12. Investigator considers the patient to be suitable for participation in the clinical study by assessing that they:

    • Understand the requirements of the clinical study and can give informed consent;
    • Can comply with study medication dosing requirements and all study-related procedures and evaluations; and
    • Are not considered to be potentially unreliable and/or not cooperative.

Exclusion Criteria:

Any of the following will exclude a patient from enrolment:

1. Active central nervous system (CNS) leukemia.
2. Previous treatment with CDK8-targeted therapy.
3. Patients who have undergone major surgery within 28 days prior to first dose of study drug.
4. Hematopoietic stem cell transplant within 120 days prior to first dose of study drug.
5. Active Grade 2-4 acute graft versus host disease (GVHD), active moderate-to-severe chronic GVHD, or requirement for systemic immunosuppressive medications for GVHD.
6. Evidence of ongoing and uncontrolled systemic bacterial, fungal, or viral infection and acute inflammatory conditions (including pancreatitis).
7. Known seropositivity or history of active viral infection with human immunodeficiency virus (HIV) or known active positive test of /or known active diagnosis of COVID-19 viral infection.
8. Ongoing significant liver disease such as cirrhosis, drug-induced liver injury, active hepatitis or chronic persistent hepatitis B and/or C.
9. Impairment of gastrointestinal function or gastrointestinal disease that may significantly alter the absorption of RVU120 (SEL120) (e.g. active inflammatory bowel disease, ulcerative disease, malabsorption syndrome, short bowel syndrome, uncontrolled nausea, vomiting or diarrhea).
10. Ongoing drug-induced pneumonitis.
11. Concurrent participation in another investigational clinical trial.
12. Taking any medications, herbal supplements or other substances (including smoking) that are known to be strong inhibitors or inducers of CYP1A2 or that can prolong Q wave to T wave (QT) interval and/or cause torsade de pointes within less than 2 weeks or 5 half-lives, whichever is shorter, prior to first dose of study drug. Any exception should be discussed with the Study Sponsor Medical Director.
13. Significant cardiac dysfunction defined as myocardial infarction within 12 months of first dose of study drug, New York Heart Association (NYHA) Class III or IV heart failure, uncontrolled dysrhythmias, or poorly controlled angina.

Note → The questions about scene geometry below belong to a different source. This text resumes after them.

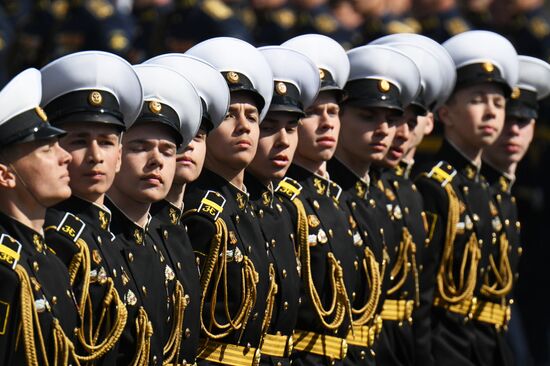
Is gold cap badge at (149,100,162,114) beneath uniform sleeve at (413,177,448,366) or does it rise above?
beneath

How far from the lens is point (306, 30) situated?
66.3ft

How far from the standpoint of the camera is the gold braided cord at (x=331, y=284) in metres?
10.8

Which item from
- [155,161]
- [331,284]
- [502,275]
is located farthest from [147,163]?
[502,275]

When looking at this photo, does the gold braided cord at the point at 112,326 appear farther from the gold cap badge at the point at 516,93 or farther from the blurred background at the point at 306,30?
the blurred background at the point at 306,30

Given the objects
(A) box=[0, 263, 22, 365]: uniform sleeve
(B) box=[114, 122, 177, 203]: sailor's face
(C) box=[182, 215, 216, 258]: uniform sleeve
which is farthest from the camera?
(C) box=[182, 215, 216, 258]: uniform sleeve

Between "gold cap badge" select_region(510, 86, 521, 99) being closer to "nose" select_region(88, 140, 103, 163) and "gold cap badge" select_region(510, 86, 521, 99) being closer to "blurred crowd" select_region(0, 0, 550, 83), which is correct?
"nose" select_region(88, 140, 103, 163)

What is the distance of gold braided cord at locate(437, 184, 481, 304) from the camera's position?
1270 cm

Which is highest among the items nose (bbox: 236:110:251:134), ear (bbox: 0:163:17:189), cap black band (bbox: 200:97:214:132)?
nose (bbox: 236:110:251:134)

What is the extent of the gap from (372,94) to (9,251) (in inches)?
152

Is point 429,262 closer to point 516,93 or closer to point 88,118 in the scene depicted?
point 516,93

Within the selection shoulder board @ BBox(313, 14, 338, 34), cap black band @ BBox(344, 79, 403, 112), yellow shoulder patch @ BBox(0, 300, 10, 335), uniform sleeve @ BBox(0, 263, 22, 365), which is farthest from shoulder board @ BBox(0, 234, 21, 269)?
shoulder board @ BBox(313, 14, 338, 34)

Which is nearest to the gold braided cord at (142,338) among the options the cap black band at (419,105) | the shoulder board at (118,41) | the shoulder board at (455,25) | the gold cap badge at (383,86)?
the gold cap badge at (383,86)

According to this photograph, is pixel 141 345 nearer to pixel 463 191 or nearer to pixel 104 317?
pixel 104 317

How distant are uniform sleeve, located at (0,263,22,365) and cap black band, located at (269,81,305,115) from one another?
2.59 meters
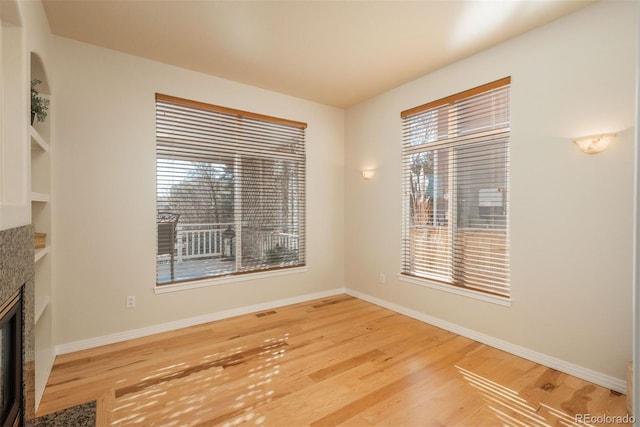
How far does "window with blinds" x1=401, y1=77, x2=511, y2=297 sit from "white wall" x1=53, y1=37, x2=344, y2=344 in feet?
7.70

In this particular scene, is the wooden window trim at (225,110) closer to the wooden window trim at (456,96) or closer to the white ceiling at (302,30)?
the white ceiling at (302,30)

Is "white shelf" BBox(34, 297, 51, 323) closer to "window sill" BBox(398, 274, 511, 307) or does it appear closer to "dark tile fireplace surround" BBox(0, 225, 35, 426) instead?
"dark tile fireplace surround" BBox(0, 225, 35, 426)

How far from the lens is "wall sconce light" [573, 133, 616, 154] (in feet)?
7.25

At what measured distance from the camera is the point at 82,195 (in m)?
2.87

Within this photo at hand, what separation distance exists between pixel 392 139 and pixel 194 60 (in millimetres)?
2457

14. Currently taking drugs that are documented, in the drug package insert, to have a risk of causing prolonged QTc or torsades de pointes (TdP) within 2 weeks or 5 half-lives, whichever is shorter, prior to first dose of study drug. Please also consult the following

    Credible Meds web page:

    https://crediblemeds.org/index.php/login/dlcheck (Appendix F). Any exception should be discussed with the Study Sponsor Medical Director

15. Personal or family history of serious ventricular arrhythmia, or QT interval corrected for heart rate (QTc) ≥450 ms (Bazett's formula).
16. Any other prior or current medical condition, intercurrent illness, surgical history, physical or electrocardiogram (ECG) findings, laboratory abnormalities, or extenuating circumstance (e.g. alcohol or drug addiction) that, in the Investigator's opinion, could jeopardize patient safety or interfere with the objectives of the study.

17. Prior history of malignancies other than AML or MDS, unless the patient has been free of the disease for 5 years or more prior to Screening. Exceptions to the ≥5-year time limit include history of the following:

    1. basal cell carcinoma of the skin;
    2. non-metastatic squamous cell carcinoma of the skin;
    3. carcinoma in situ of the cervix;
    4. carcinoma in situ of the breast;
    5. carcinoma in situ of the bladder; and
    6. incidental histological finding of prostate cancer (Tumor/Node/Metastasis [TNM] stage of T1a or T1b).
18. Pregnant or breast-feeding females.